Task brief>
Hand back, word for word, the lines from the one containing "category: birdother" to the end of the records, both included, and leave out pictures.

Saved data entries:
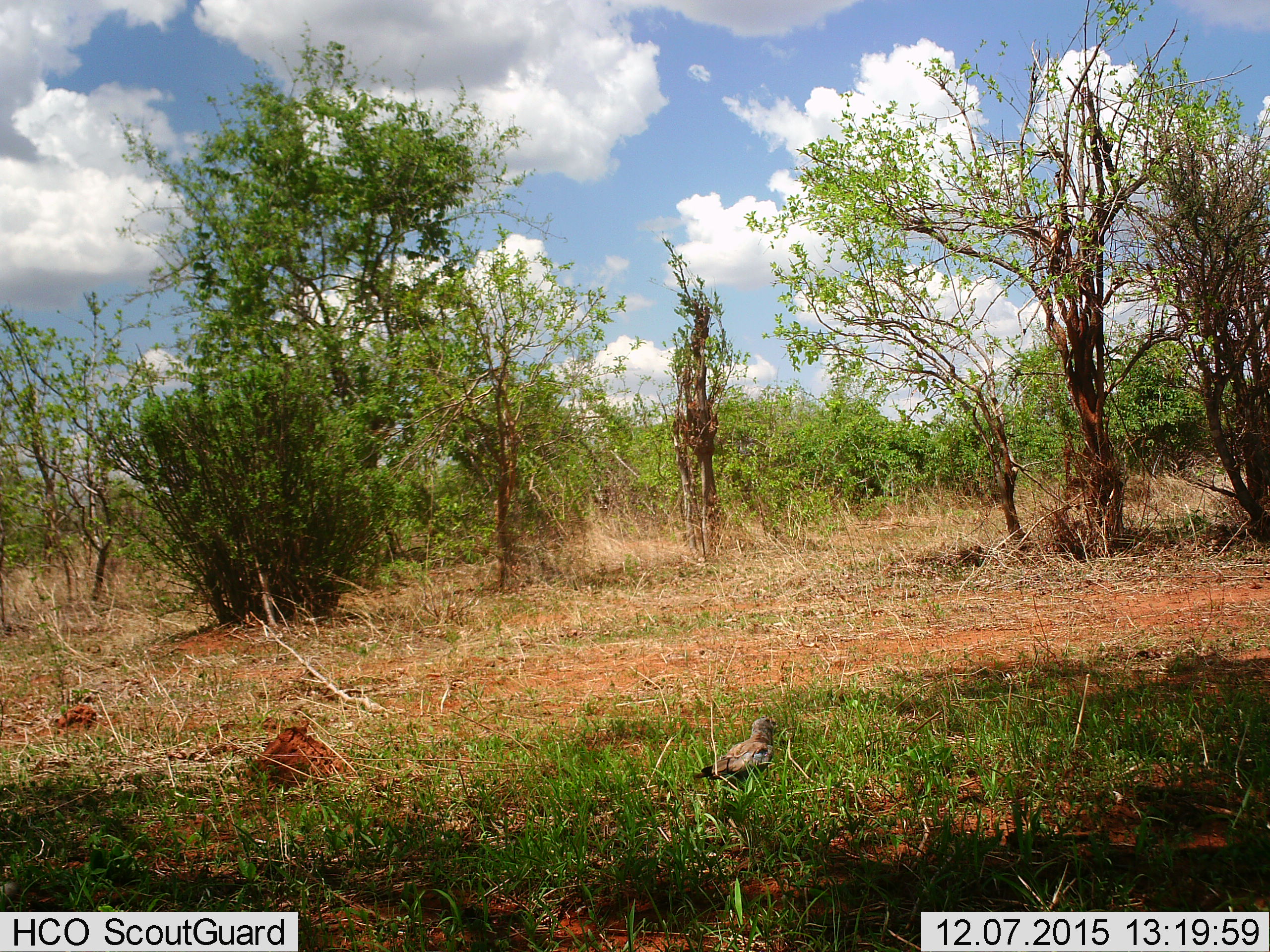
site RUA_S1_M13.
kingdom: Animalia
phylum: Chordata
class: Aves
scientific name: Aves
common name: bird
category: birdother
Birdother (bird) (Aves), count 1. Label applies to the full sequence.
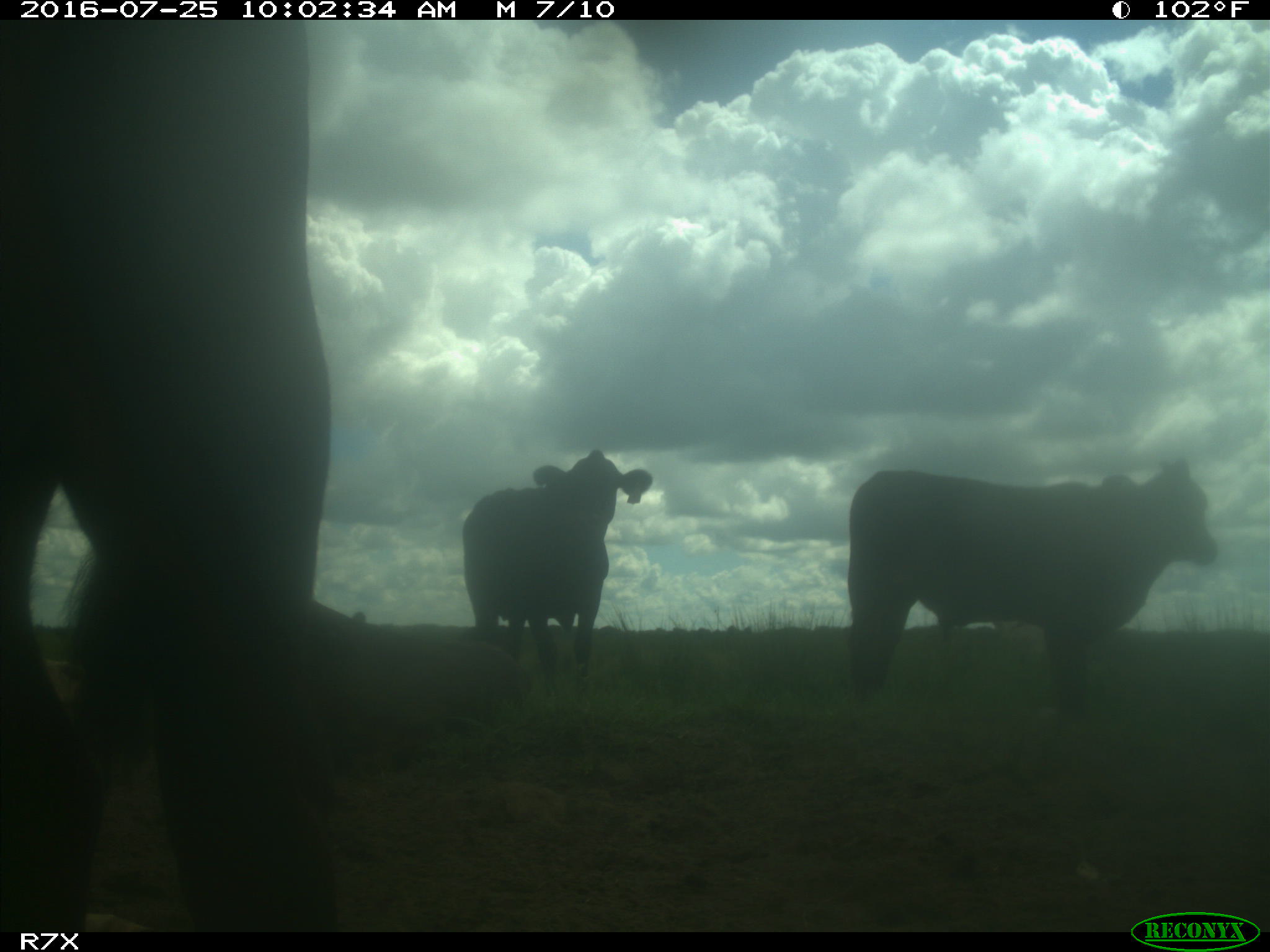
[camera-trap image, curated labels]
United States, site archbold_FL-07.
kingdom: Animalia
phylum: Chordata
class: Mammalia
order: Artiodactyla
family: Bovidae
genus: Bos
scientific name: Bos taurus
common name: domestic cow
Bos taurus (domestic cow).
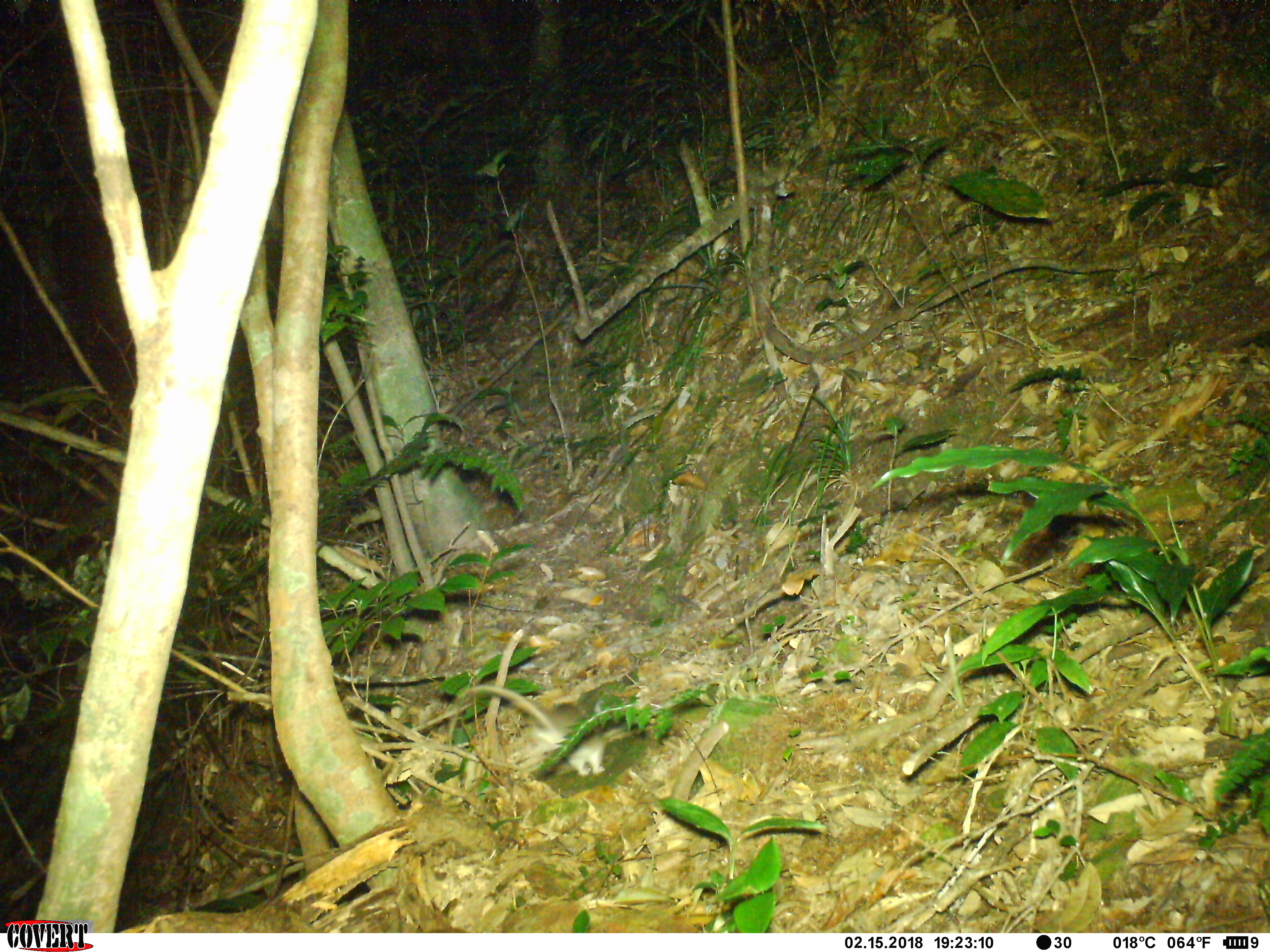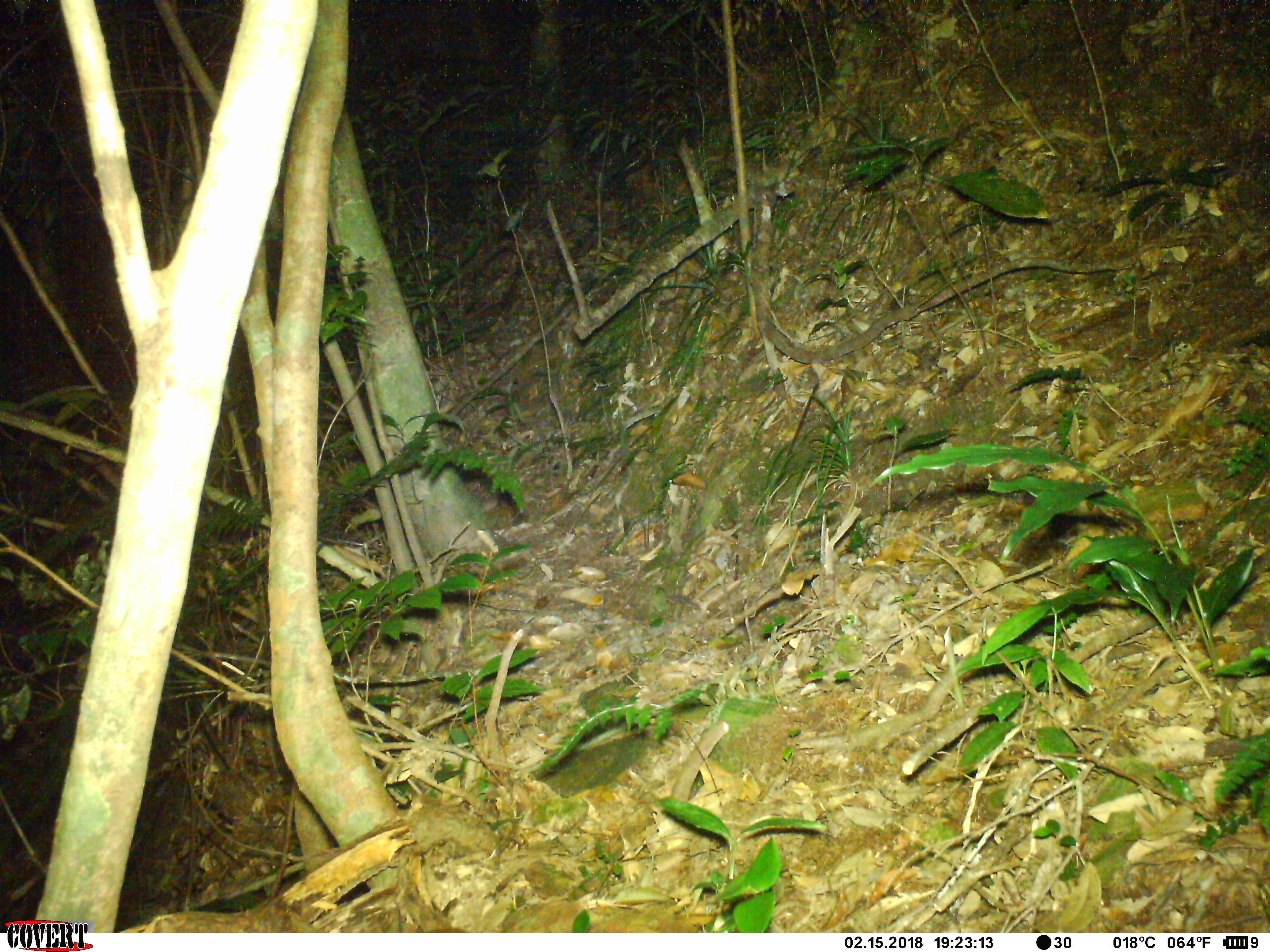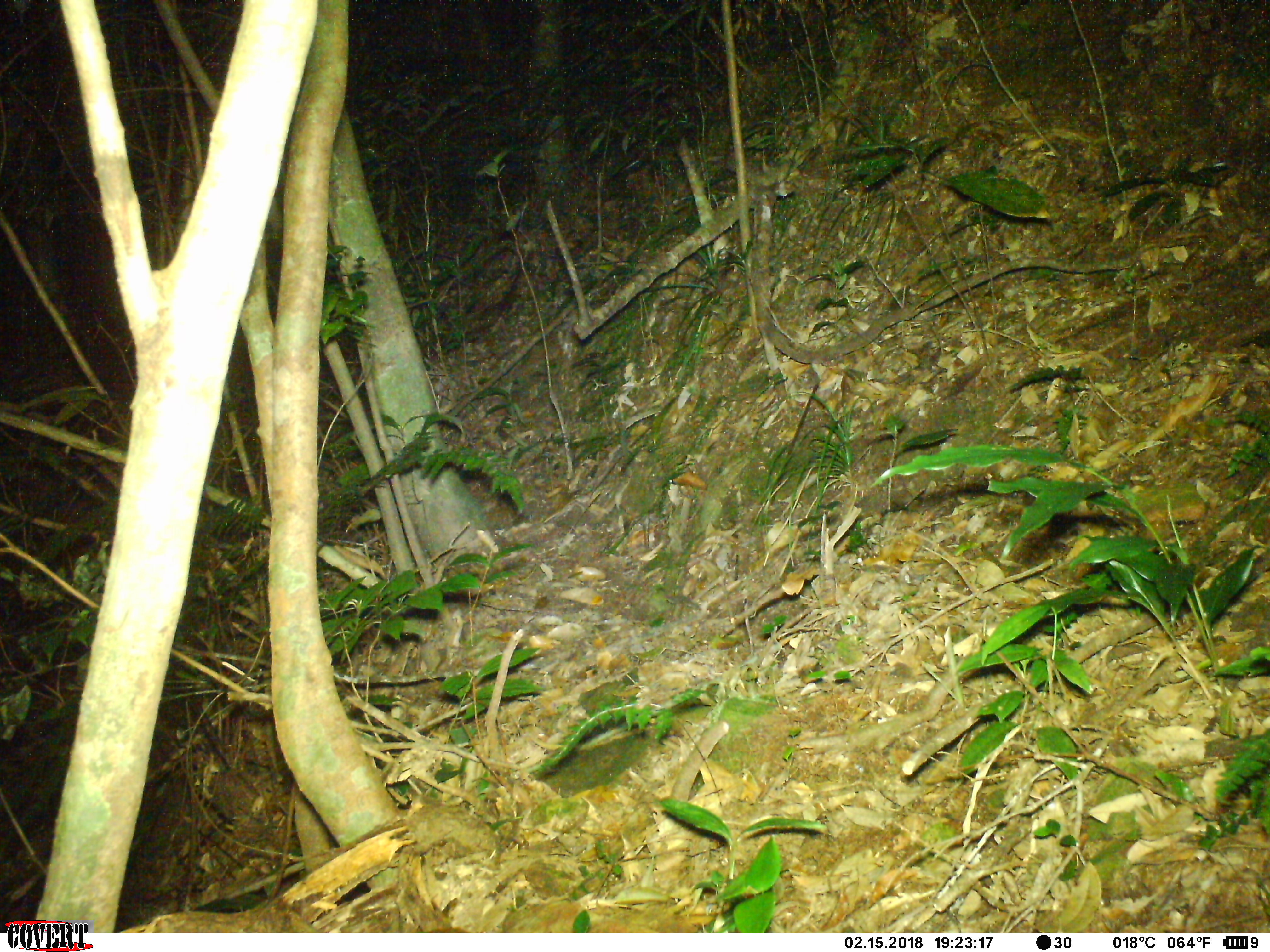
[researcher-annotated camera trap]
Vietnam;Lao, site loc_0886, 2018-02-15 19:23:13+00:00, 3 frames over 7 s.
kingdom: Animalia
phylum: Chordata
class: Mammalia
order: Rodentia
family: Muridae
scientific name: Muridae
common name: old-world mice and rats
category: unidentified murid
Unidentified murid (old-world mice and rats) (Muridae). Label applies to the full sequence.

Response to this exercise>
category: birdother
Birdother (bird) (Aves), count 1. Label applies to the full sequence.
[camera-trap image, curated labels]
United States, site archbold_FL-07.
kingdom: Animalia
phylum: Chordata
class: Mammalia
order: Artiodactyla
family: Bovidae
genus: Bos
scientific name: Bos taurus
common name: domestic cow
Bos taurus (domestic cow).
[researcher-annotated camera trap]
Vietnam;Lao, site loc_0886, 2018-02-15 19:23:13+00:00, 3 frames over 7 s.
kingdom: Animalia
phylum: Chordata
class: Mammalia
order: Rodentia
family: Muridae
scientific name: Muridae
common name: old-world mice and rats
category: unidentified murid
Unidentified murid (old-world mice and rats) (Muridae). Label applies to the full sequence.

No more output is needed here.